NOTE: You do not need to be dealing with suicidal thoughts to warrant seeing a psychologist. I'd recommend that everyone sees a psychologist! There are always things we can improve with our mindset and a psychologists job is to help create tailored coping strategies for all areas of your life.
This is important - You don't need to know what to say. I get it, it can be really scary asking someone if they are ok (particularly when we have a feeling that they probably aren't). It is not your job to fix anyone, and chances are, there is nothing you can say that will magically fix everything!
What you can do is just BE there, let them vent (and help them to validate their feelings instead of saying "oh that's not a big deal"), you don't need to provide solutions. They may not want to vent, that is fine you don't even need to talk about the issues at hand. Go out and do normal every day stuff, not even to take their mind off things, but to remind them that they have connections.
What you are doing is opening that line of connection, that means more than any string of words you put together. They feel loved, cared for and WORTHY.

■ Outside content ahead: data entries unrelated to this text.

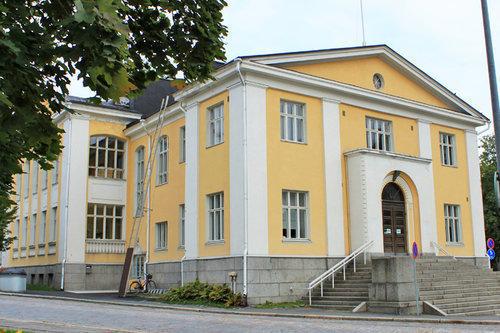 Hämeenlinnan Osuusmeijeri käyttää Joutsenmerkittyjä pesuaineita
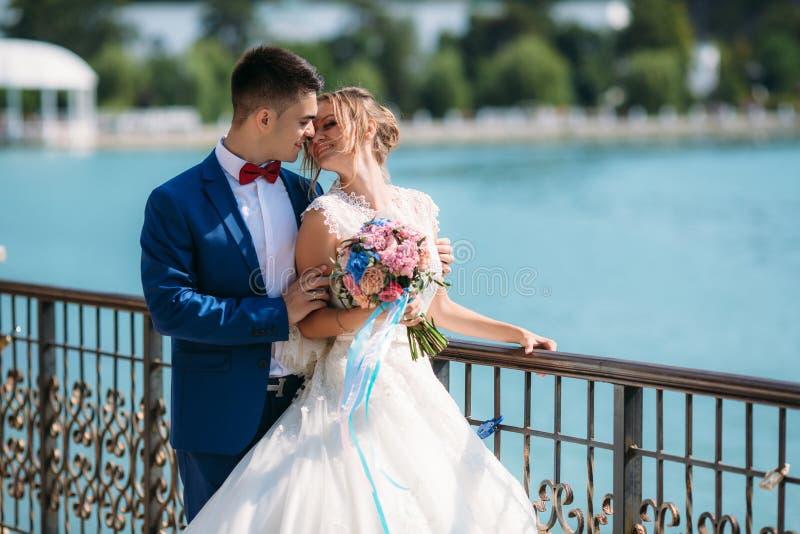 Grabben med flickan fick gift och blev i dag en familj Ungdomarär jätteglade tillsammans och ler på varje arkivbilder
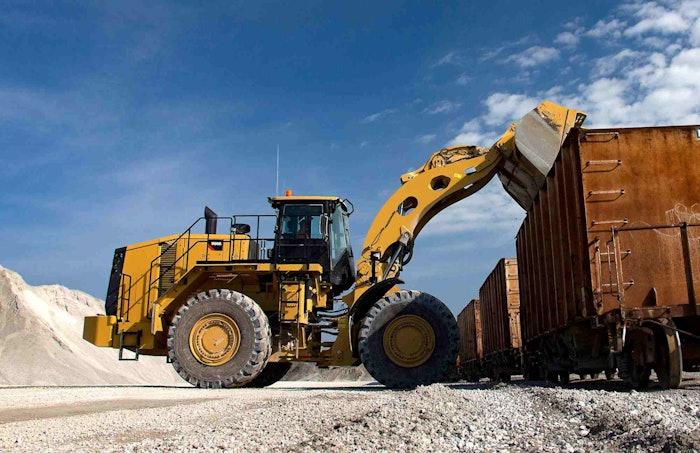 Caterpillar 986K loading train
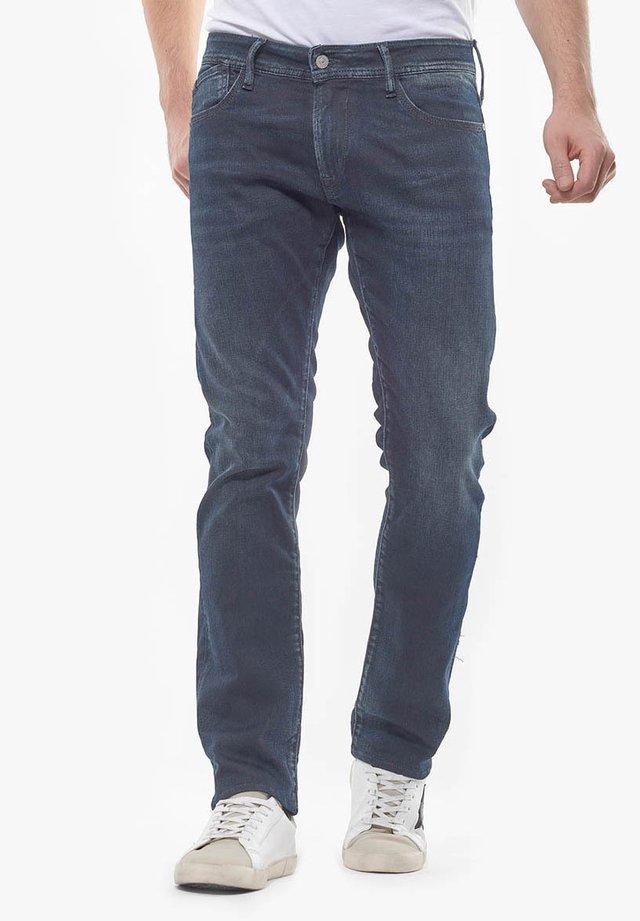 MIT GROSSEN GESÄSSTASCHEN - Jeans Straight Leg - blue/black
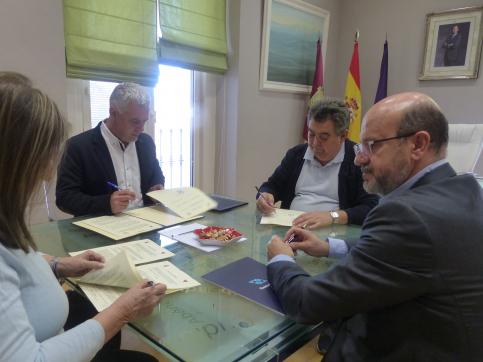 La Diputación destina más de 36.000 euros a fomentar en la provincia la práctica del triatlón, ciclismo de montaña y fútbol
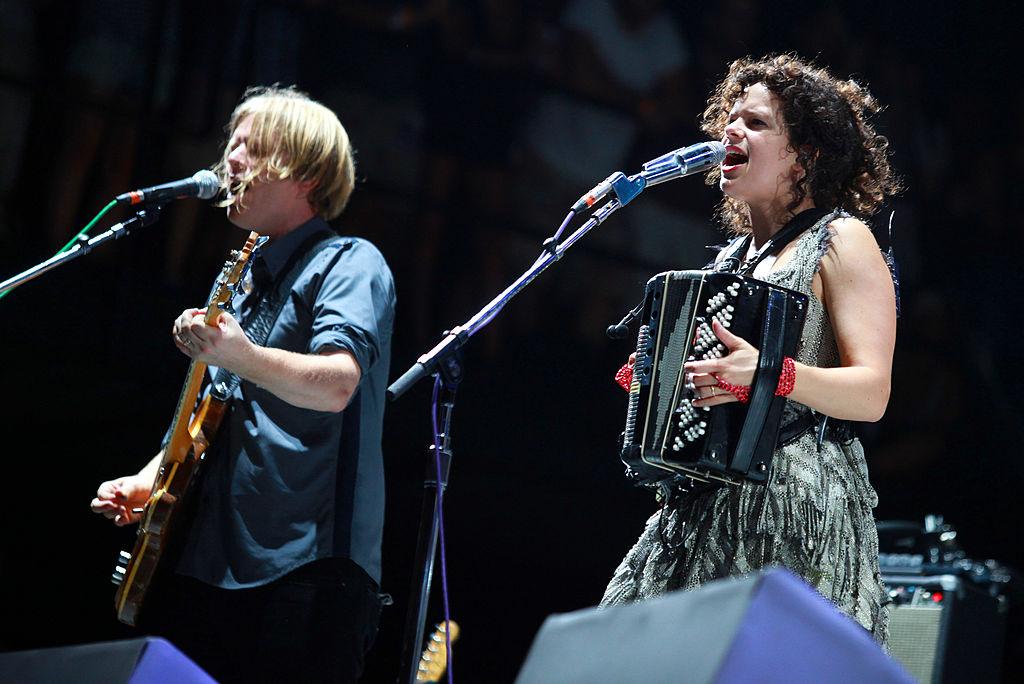 'The Suburbs': A 10 años de la graduación musical de Arcade Fire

What can I do if I feel lonely?
This is a tricky one to answer because we can be lonely in so many different ways. Some of us have friends we don't particularly feel connected to, and a few of us may even have very little human contact in our days. Some of us are going through break ups, we were used to having someone around all the time, and we are struggling with that, now empty, void (this is completely normal by the way). Some of us do have connections and people who love us, but our demons are telling us that they don't care or forcing us to be skeptical.

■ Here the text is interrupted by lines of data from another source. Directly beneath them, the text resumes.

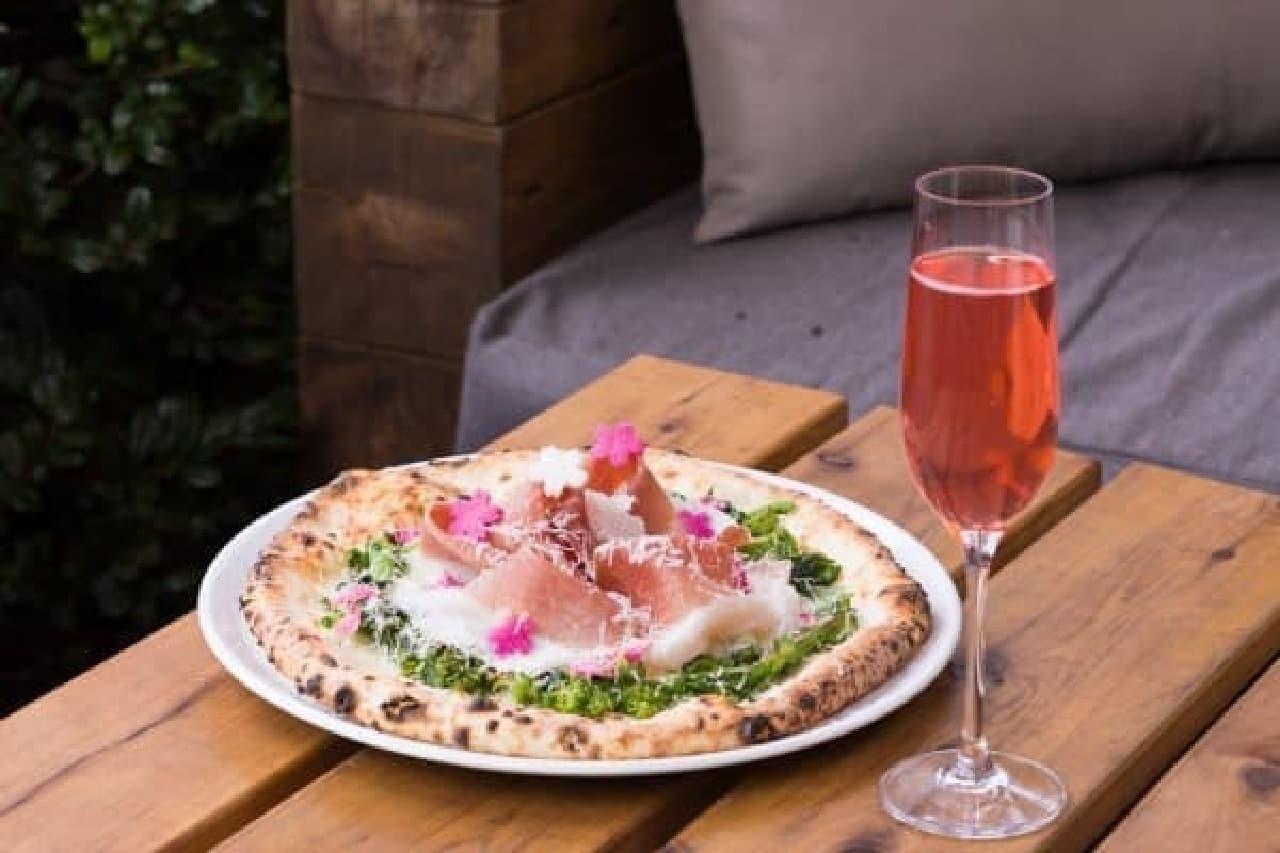 開花にあわせて訪れたい、桜が見えるレストラン  (画像:毛利 サルヴァトーレ クオモ)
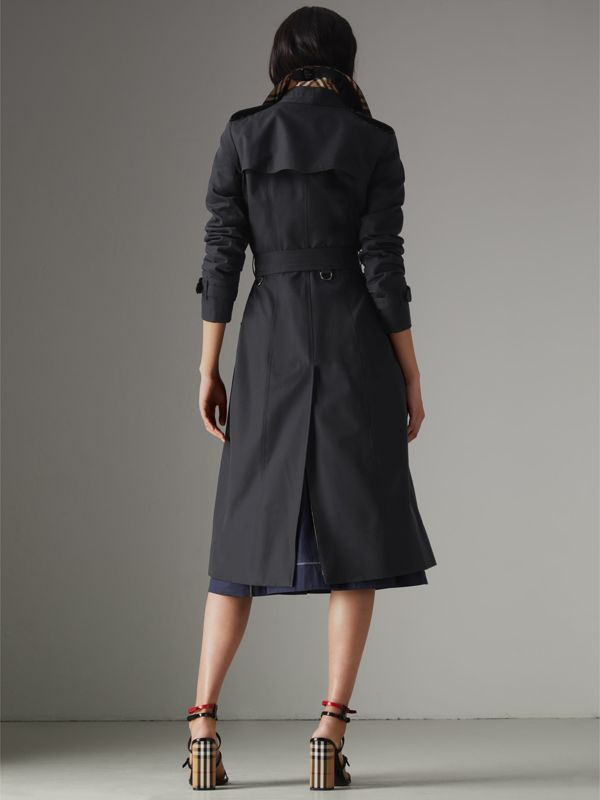 The Long Chelsea Heritage Trench Coat in Midnight - Women | Burberry United Kingdom - cell image 2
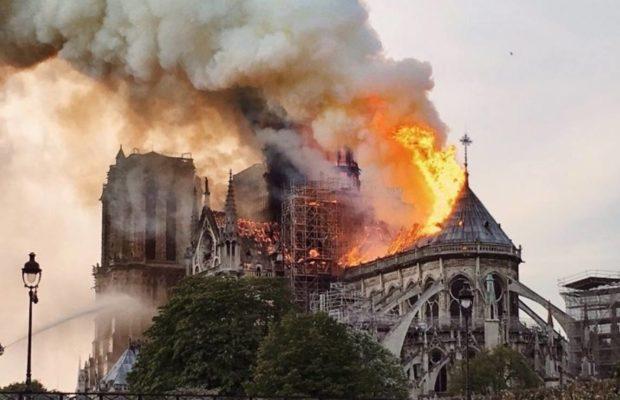 La flèche de Notre-Dame de Paris s'effondre en raison d'un vaste incendie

I think deep-down we know. We know people do care, but that thought causes us pain. Why? Because when we are suffering from depression we don't feel worthy of love. We try to convince ourselves that people don't really love us or that they SHOULDN'T love us.
If this is you, I want you to read this:
You are not a burden.
"The fact that you're struggling doesn't make you a burden. It doesn't make you unloveable or undeserving of care. It makes you human. Everyone struggles. Everyone has a difficult time coping, and at times, we fall apart. During these times, we aren't always easy to be around - and that is ok.

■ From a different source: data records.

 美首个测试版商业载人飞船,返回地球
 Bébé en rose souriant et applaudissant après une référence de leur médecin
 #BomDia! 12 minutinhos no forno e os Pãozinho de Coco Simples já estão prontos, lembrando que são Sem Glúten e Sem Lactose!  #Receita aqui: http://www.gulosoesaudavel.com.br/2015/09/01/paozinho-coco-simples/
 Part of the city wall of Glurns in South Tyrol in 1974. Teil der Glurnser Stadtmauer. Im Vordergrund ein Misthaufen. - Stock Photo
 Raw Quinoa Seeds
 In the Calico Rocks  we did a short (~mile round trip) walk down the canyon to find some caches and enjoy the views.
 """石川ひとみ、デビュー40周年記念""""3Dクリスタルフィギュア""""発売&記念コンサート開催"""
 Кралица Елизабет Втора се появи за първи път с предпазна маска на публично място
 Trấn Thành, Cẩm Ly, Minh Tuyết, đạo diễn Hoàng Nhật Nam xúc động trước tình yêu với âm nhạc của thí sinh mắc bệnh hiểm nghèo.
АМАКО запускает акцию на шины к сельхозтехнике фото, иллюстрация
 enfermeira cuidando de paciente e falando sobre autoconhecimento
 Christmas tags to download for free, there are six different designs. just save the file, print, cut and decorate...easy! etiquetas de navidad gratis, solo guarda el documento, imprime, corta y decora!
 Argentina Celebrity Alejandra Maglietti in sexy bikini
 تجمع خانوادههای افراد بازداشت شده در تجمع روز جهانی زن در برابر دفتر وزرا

No one is easy to be around 100% of the time. Yes, you may sometimes be unpleasant or difficult. And yes, you may sometimes do or say things that make the people around you feel helpless or sad. But those things aren't all of who you are, they don't discount your worth as a human being.
The truth is that you can be struggling and still be loved. You can be difficult and still be cared for. You can be less than perfect and still be deserving of compassion and kindness"
And when I read that during a tough time I was reduced to tears, so make yourself a nice cup of tea and just let it sink in for a little while.
Here are just a few things we can do to fix that loneliness in the short term.
1. Reach out to a friend
You don't even have to say you are struggling. As mentioned above, just having human connection is helpful when we are struggling with loneliness.
2. Speak to a professional
This is especially important if you are feeling depressed. Sometimes just having someone to talk to who can understand will take the pressure off existing relationships. It can help to deepen the connections with others as you are not holding onto a whole heap of bottled up emotions. It can be nerve-wracking feeling like the second you open your mouth, all those thoughts are going to burst out like a fish tank with a hole in it! Sometimes this even stops us form talking to people.
3. Animals are put on the earth to be our best friends.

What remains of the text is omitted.